## RAW DATA
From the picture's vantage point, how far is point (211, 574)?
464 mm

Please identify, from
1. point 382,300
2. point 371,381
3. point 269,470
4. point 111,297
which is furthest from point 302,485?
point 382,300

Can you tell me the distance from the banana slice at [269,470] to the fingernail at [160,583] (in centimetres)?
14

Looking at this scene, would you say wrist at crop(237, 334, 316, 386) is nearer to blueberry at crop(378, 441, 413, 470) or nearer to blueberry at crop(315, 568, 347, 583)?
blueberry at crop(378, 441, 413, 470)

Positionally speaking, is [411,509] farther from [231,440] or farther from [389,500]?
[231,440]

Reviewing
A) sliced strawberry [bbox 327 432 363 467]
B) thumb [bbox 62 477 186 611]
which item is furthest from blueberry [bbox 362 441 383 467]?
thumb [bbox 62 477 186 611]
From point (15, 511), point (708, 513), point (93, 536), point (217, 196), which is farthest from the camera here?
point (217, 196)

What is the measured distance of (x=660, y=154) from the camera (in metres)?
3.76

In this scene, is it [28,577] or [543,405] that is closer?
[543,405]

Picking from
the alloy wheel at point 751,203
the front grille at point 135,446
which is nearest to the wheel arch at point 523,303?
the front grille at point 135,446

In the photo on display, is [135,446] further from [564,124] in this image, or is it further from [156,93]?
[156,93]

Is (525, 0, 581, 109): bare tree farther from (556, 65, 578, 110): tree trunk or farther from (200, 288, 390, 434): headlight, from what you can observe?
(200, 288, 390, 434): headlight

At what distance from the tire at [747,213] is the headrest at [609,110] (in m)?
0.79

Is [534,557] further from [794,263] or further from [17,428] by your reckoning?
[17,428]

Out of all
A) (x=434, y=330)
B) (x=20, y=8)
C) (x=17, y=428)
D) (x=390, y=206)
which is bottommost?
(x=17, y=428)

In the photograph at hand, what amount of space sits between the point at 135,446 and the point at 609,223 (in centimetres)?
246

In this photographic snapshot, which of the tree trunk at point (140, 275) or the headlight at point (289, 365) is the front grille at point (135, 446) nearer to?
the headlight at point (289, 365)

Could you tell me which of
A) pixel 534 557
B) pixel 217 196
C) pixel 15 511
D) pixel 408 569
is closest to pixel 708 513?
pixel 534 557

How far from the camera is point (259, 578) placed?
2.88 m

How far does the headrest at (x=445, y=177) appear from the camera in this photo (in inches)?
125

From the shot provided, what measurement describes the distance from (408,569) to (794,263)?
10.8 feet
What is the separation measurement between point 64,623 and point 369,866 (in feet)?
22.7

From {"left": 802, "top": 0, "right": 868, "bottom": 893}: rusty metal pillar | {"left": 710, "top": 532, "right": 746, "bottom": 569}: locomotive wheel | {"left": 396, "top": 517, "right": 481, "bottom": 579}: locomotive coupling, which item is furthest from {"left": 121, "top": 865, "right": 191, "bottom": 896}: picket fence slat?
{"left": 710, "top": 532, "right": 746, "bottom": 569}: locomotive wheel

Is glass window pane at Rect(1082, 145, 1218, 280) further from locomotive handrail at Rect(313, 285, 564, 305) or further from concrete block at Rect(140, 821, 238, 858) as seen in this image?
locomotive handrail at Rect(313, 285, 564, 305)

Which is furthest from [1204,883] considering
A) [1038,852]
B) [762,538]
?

## REQUIREMENTS
Write out all of the lines above as a numbered list, skipping the blank ones.

## RESULT
1. From the picture's vantage point, how far is point (211, 574)?
2. 464 mm
3. Please identify, from
4. 1. point 382,300
5. 2. point 371,381
6. 3. point 269,470
7. 4. point 111,297
8. which is furthest from point 302,485?
9. point 382,300
10. Can you tell me the distance from the banana slice at [269,470] to the fingernail at [160,583] (in centimetres)?
11. 14
12. Looking at this scene, would you say wrist at crop(237, 334, 316, 386) is nearer to blueberry at crop(378, 441, 413, 470) or nearer to blueberry at crop(315, 568, 347, 583)?
13. blueberry at crop(378, 441, 413, 470)
14. Positionally speaking, is [411,509] farther from [231,440] or farther from [389,500]?
15. [231,440]
16. Reviewing
17. A) sliced strawberry [bbox 327 432 363 467]
18. B) thumb [bbox 62 477 186 611]
19. which item is furthest from blueberry [bbox 362 441 383 467]?
20. thumb [bbox 62 477 186 611]
21. From point (15, 511), point (708, 513), point (93, 536), point (217, 196), which is farthest from the camera here?
22. point (217, 196)
23. What is the measured distance of (x=660, y=154) from the camera (in metres)?
24. 3.76
25. In this scene, is it [28,577] or [543,405] that is closer?
26. [543,405]
27. Picking from
28. the alloy wheel at point 751,203
29. the front grille at point 135,446
30. which is nearest to the wheel arch at point 523,303?
31. the front grille at point 135,446
32. In the photo on display, is [135,446] further from [564,124] in this image, or is it further from [156,93]?
33. [156,93]
34. Is (525, 0, 581, 109): bare tree farther from (556, 65, 578, 110): tree trunk or farther from (200, 288, 390, 434): headlight, from what you can observe?
35. (200, 288, 390, 434): headlight
36. At what distance from the tire at [747,213] is the headrest at [609,110] (in m)?
37. 0.79
38. Is [534,557] further from [794,263] or further from [17,428] by your reckoning?
39. [17,428]
40. Out of all
41. A) (x=434, y=330)
42. B) (x=20, y=8)
43. C) (x=17, y=428)
44. D) (x=390, y=206)
45. which is bottommost?
46. (x=17, y=428)
47. In the photograph at hand, what amount of space sits between the point at 135,446 and the point at 609,223 (in centimetres)?
48. 246
49. In this photographic snapshot, which of the tree trunk at point (140, 275) or the headlight at point (289, 365) is the front grille at point (135, 446) nearer to?
50. the headlight at point (289, 365)
51. Could you tell me which of
52. A) pixel 534 557
53. B) pixel 217 196
54. C) pixel 15 511
55. D) pixel 408 569
56. is closest to pixel 708 513?
57. pixel 534 557
58. How far from the camera is point (259, 578) placed?
59. 2.88 m
60. How far does the headrest at (x=445, y=177) appear from the camera in this photo (in inches)?
61. 125
62. From the shot provided, what measurement describes the distance from (408,569) to (794,263)?
63. 10.8 feet
64. What is the separation measurement between point 64,623 and point 369,866 (in feet)?
65. 22.7
66. From {"left": 802, "top": 0, "right": 868, "bottom": 893}: rusty metal pillar | {"left": 710, "top": 532, "right": 746, "bottom": 569}: locomotive wheel | {"left": 396, "top": 517, "right": 481, "bottom": 579}: locomotive coupling, which item is furthest from {"left": 121, "top": 865, "right": 191, "bottom": 896}: picket fence slat?
67. {"left": 710, "top": 532, "right": 746, "bottom": 569}: locomotive wheel
68. Is glass window pane at Rect(1082, 145, 1218, 280) further from locomotive handrail at Rect(313, 285, 564, 305) or further from concrete block at Rect(140, 821, 238, 858) as seen in this image?
69. locomotive handrail at Rect(313, 285, 564, 305)
70. Which is furthest from [1204,883] considering
71. A) [1038,852]
72. B) [762,538]
73. ?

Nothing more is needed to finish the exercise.